Innovative membrane wings that work like artificial muscles have been successfully tested in-flight, paving the way for a new breed of unmanned Micro Air Vehicles (MAVs) that have improved aerodynamic properties, can fly over long distances and are more economical to run.
Inspired by bats, the wings change shape in response to the forces they experience and have no mechanical parts, making MAVs incorporating them easier to maintain.
The unique design of the wings incorporates electro-active polymers that make the wings stiffen and relax in response to an applied voltage and further enhances their performance.
By changing the voltage input, the shape of the electroactive membrane and therefore aerodynamic characteristics can be altered during flight. The proof of concept wing will eventually enable flight over much longer distances than currently possible.

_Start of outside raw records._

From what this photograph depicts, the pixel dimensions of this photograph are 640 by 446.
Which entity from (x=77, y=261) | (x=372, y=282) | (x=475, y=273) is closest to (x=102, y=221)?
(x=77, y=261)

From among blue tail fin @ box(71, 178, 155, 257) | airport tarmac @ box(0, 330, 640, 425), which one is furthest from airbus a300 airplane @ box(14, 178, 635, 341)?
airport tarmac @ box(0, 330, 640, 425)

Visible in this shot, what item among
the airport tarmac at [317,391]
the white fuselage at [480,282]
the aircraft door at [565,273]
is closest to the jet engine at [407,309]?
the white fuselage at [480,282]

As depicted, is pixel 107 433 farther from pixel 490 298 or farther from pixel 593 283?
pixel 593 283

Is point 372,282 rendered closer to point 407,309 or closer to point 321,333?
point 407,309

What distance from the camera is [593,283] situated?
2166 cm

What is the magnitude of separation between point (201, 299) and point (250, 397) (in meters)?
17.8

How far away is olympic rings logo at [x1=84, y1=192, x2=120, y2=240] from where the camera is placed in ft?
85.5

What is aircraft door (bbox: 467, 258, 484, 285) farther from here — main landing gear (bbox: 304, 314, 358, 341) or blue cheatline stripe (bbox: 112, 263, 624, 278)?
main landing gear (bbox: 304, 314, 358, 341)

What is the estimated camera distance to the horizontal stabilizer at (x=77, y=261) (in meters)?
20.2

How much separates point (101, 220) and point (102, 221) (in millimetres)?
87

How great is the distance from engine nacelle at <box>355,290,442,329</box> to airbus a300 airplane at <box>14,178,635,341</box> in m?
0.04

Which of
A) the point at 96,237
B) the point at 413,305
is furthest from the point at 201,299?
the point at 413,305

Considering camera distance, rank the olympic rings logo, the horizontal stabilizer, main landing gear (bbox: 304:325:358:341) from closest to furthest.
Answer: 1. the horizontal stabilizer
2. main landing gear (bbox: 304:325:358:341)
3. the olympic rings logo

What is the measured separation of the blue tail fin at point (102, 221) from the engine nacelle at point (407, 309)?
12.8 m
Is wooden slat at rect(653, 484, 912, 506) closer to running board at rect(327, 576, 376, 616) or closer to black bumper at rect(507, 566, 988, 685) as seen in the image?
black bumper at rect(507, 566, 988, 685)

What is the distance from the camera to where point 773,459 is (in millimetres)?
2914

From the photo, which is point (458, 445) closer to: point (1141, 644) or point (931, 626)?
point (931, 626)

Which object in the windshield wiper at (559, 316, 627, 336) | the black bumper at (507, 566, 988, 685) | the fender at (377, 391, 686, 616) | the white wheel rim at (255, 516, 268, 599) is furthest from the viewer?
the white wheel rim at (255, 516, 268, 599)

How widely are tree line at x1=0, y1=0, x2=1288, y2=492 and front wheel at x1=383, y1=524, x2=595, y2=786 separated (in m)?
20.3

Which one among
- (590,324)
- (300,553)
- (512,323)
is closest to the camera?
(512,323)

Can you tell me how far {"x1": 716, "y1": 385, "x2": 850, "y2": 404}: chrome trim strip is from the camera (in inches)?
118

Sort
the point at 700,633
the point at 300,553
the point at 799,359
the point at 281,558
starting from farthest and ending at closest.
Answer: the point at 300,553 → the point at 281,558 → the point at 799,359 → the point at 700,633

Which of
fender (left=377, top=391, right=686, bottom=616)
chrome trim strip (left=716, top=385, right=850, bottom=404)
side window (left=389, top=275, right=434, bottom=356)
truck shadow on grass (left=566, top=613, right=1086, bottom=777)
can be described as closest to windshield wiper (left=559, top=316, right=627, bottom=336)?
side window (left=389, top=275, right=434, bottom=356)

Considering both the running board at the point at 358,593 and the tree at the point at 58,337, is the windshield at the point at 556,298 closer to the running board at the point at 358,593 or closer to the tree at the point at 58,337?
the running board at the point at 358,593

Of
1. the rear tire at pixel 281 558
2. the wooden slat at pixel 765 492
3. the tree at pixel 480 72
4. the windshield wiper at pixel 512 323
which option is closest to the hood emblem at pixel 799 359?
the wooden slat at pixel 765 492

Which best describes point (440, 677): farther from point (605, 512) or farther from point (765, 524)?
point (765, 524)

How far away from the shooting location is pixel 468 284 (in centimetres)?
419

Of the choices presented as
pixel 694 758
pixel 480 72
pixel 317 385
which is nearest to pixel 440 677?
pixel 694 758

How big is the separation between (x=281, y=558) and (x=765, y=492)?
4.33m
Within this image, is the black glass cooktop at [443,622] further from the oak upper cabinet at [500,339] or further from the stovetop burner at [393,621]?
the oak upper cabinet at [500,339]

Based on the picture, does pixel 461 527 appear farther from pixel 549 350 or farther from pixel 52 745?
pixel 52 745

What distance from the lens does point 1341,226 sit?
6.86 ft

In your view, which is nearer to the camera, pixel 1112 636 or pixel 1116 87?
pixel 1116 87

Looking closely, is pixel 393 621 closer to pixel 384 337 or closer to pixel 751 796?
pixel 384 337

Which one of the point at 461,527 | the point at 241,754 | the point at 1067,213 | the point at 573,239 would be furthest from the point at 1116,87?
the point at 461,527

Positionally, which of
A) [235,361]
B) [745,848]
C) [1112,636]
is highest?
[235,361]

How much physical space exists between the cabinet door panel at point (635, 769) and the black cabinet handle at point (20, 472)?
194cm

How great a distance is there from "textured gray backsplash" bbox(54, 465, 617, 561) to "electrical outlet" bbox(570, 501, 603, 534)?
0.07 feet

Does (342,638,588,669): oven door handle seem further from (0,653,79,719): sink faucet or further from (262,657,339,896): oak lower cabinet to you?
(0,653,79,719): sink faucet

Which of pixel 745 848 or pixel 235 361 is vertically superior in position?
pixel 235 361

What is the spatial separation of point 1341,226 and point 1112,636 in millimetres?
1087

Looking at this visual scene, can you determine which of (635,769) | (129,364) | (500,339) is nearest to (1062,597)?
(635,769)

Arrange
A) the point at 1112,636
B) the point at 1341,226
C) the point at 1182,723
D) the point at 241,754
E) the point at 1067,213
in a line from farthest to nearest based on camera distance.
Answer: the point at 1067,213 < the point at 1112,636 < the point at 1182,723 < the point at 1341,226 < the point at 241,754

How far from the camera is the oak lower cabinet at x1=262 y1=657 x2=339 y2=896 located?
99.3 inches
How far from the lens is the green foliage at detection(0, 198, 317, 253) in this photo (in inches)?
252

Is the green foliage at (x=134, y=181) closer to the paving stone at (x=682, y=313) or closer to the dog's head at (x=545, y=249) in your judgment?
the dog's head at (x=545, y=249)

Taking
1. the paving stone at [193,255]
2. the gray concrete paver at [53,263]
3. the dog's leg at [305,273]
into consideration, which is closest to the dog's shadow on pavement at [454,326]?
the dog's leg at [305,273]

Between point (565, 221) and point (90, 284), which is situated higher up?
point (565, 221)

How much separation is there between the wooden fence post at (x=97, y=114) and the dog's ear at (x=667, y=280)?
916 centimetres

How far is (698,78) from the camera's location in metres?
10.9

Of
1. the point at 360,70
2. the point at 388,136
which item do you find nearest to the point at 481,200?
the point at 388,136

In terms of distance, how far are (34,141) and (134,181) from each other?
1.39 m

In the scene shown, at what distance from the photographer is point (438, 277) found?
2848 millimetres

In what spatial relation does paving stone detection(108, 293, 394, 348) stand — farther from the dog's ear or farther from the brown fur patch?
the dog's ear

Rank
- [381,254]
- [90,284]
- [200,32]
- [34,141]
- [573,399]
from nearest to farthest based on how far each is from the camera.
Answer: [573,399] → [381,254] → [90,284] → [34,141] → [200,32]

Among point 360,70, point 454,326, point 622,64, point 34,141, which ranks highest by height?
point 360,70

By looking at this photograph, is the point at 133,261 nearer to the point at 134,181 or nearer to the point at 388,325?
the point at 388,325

The wings have been developed through a unique combination of hands-on experimental work at the University of Southampton and computational research at Imperial College London, with funding from the Engineering and Physical Sciences Research Council (EPSRC).
The United States Air Force, through their European Office of Aerospace Research and Development (EOARD), provided additional support.
Sometimes as small as 15cm across, MAVs are increasingly used in a wide variety of civil and military applications, such as surveying remote and dangerous areas.
One emerging trend among MAV developers is to draw inspiration from the natural world to design vehicles that can achieve better flight performance and that offer similar levels of controllability to small drones but use the efficiency provided by wings to fly much further.
The Southampton-Imperial team have focused on mimicking the physiology of bats - the only type of mammal naturally capable of genuine flight. To inform and speed up the design process, the Imperial team built innovative computational models and used them to aid the construction of a test MAV incorporating the pioneering 'bat wings'.
Dr Rafael Palacios of Imperial's Department of Aeronautics, who led this aspect of the project, says: "No-one has tried to simulate the in-flight behaviour of actuated bat-like wings before, so we had to go back to fundamentals, develop the mathematical models and build the multiphysics simulation software we needed from scratch. We had to make sure it could model not only the wings themselves but also the aerodynamic flows around them and the effect of the electric field generated across them."
The Southampton team incorporated some of these findings into a 0.5m-wide test vehicle, designed to skim over the sea's surface and, if necessary, land there safely. After extensive wind tunnel testing, the vehicle was put through its paces at a nearby coastal location.
Professor Bharath Ganapathisubramani of the University of Southampton's Aerodynamics and Flight Mechanics Group, who has led the overall project, says: "We've successfully demonstrated the fundamental feasibility of MAVs incorporating wings that respond to their environment, just like those of the bats that have fuelled our thinking. We've also shown in laboratory trials that active wings can dramatically alter the performance. The combined computational and experimental approach that characterised the project is unique in the field of bio-inspired MAV design."
The next step is to incorporate the active wings into typical MAV designs, with deployment in real-world applications potentially achievable over the next 5 years.
"This is a paradigm shift in the approach to MAV design. Instead of a traditional approach of scaling down existing aircraft design methods, we constantly change the membrane shape under varying wind conditions to optimise its aerodynamic performance," says Dr Palacios, Imperial College London.